* The request: In the write-up on Hugh Wood's Three Choruses below, reproduce word for word the stretch from "The piece pertaining" through "episode of Ulysses.".

* Passage given:
↓↓↓

Meldrum JP (Sound)
Description of Object:
Hugh Wood’s Three Choruses is a trilogy of choral scores using lyrics derived from early 20th-century United Kingdom writers Ted Hughes, Edwin Muir, and James Joyce. The object is a black-and-white scorebook. The bordered title page lists the composer, the title of the collection, and the three pieces within: “The Hawk In the Rain”, “Sirens”, and “All We”. Below the title is “S.A.T.B.”, an indication that the piece is meant to be unaccompanied other than the traditional choral voices: Soprano, Alto, Tenor, and Bass. The page indicates the object was published by Universal Editions, although their website catalog lists no work by Hugh Wood as of late. The forward gives instruction to the performers that the work is intended to be sung with 16 voices, indicates unique notation within the score, and notifies the reader of permissions given to use the words within the pieces. Joyce’s words are entitled to Wood by The Bodley Head Ltd.
The piece pertaining to James Joyce’s Ulysses, “Sirens”, is written in four parts intended to be sung by the aforementioned four voicings with three voices per part, totaling 16 as stated in the forward. Joyce is credited for the arrangement, while the two other writers contained in Three Choruses are listed only by name above the score. The lyrics are composed of fragments from repeated phrases from “Sirens”, the eleventh episode of Ulysses.
Reasoning and Argument:
I choose this object for two chief reasons. The first is an undying passion for music. This assignment is an opportunity to, simply put, write about music. The second reason is to use this object as a jumping-off point to analyze and research the extensive lyricality and musicality in Ulysses. I hope to argue, in essence, that Joyce is attempting to use language and the written word to reach the expressiveness of harmony and melody. The “Sirens” chapter is unfathomably musical, and the novel-altogether is loaded with italicized snippets of folk songs, spirituals, poems, and the like. The text itself is filled with rhythm, repetition, poetry, and, even hand-drawn sheet music.
Intent:
I intended to explore the musicality in Ulysses, particularly Christian hymns and the “Sirens” episode, by means of recording, and preserving Hugh Sound’s Three Choruses Upon researching Three Choruses, I’ve only stumbled upon evidence of a single recording of this particular piece in spite of him being a notable composer through a tweet by BBC Three that links to a dead webpage. I intended to record the piece using my voice in tandem with the processing effects on my digital audio workstation, as it is not a long piece nor (seemingly) outside my ability, meaning I will use the advent of technology to ensure tonal accuracy. If we’re in the game of preservation, perhaps I’ll be able to further preserve the “Sirens” song from Three Choruses.

↑↑↑

* Supplied information:
↓↓↓

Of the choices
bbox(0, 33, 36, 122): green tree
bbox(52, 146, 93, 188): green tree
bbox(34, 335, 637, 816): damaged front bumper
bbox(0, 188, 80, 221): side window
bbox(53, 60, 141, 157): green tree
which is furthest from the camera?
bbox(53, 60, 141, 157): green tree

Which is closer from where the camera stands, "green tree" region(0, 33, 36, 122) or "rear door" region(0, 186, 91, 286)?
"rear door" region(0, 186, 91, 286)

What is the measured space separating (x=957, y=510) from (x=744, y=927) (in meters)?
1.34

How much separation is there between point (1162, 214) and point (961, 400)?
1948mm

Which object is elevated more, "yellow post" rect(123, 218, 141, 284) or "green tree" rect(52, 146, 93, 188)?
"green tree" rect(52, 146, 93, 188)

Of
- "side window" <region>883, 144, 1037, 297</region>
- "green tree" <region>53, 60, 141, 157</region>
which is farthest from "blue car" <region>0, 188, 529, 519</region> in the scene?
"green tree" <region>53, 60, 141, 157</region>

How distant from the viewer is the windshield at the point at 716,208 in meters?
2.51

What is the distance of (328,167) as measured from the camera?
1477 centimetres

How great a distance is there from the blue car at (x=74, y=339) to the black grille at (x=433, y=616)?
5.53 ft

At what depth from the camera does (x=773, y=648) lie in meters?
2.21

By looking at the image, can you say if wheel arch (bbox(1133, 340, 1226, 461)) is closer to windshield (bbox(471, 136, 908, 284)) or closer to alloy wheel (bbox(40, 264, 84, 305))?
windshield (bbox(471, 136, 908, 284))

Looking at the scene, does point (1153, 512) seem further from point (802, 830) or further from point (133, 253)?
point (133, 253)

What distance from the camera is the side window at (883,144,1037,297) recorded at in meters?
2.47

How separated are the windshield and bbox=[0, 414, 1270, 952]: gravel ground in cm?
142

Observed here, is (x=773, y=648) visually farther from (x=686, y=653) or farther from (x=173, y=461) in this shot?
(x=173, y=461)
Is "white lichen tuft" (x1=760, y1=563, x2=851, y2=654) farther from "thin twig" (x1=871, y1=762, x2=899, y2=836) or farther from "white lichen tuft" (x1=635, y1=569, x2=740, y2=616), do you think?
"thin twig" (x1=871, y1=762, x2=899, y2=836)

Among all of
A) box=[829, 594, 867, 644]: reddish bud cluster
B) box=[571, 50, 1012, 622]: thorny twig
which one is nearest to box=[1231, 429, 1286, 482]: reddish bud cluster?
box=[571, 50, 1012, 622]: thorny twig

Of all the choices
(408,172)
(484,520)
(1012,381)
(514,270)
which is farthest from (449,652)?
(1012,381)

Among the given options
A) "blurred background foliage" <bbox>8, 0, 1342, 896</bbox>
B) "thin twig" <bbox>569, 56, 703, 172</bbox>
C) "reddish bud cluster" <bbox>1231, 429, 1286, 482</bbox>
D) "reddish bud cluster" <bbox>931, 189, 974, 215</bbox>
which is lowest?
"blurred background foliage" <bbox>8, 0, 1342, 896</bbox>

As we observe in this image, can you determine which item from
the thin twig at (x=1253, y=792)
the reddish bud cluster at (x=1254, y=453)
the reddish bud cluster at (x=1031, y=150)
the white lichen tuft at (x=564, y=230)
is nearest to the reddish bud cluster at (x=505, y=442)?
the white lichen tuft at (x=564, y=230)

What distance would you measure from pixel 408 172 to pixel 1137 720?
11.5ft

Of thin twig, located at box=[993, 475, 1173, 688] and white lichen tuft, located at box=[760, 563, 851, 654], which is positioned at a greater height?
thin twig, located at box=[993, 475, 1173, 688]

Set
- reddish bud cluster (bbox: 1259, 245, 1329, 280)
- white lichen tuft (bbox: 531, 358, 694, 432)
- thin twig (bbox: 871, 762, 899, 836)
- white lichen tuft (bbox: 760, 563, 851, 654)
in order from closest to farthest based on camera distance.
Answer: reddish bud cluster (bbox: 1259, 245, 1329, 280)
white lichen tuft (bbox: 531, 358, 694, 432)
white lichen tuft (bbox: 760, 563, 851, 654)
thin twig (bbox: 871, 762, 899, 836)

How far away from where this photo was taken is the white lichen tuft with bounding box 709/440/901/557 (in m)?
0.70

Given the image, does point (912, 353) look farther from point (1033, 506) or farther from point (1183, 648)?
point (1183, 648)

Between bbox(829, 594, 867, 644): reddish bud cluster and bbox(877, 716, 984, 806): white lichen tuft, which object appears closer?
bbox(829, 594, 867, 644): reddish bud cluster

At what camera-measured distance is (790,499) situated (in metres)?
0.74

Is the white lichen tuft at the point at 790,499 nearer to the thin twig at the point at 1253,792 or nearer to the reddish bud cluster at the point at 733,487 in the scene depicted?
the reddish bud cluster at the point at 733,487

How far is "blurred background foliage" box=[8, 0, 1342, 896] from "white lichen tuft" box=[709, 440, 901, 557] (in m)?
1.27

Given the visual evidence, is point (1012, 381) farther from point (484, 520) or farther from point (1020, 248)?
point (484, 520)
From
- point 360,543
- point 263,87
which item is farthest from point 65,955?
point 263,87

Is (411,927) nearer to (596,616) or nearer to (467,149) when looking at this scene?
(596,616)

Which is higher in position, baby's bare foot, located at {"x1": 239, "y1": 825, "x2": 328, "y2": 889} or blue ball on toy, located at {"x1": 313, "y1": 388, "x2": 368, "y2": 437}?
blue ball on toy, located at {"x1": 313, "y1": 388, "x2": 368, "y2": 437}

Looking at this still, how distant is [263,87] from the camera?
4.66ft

↑↑↑

* Expected answer:
The piece pertaining to James Joyce’s Ulysses, “Sirens”, is written in four parts intended to be sung by the aforementioned four voicings with three voices per part, totaling 16 as stated in the forward. Joyce is credited for the arrangement, while the two other writers contained in Three Choruses are listed only by name above the score. The lyrics are composed of fragments from repeated phrases from “Sirens”, the eleventh episode of Ulysses.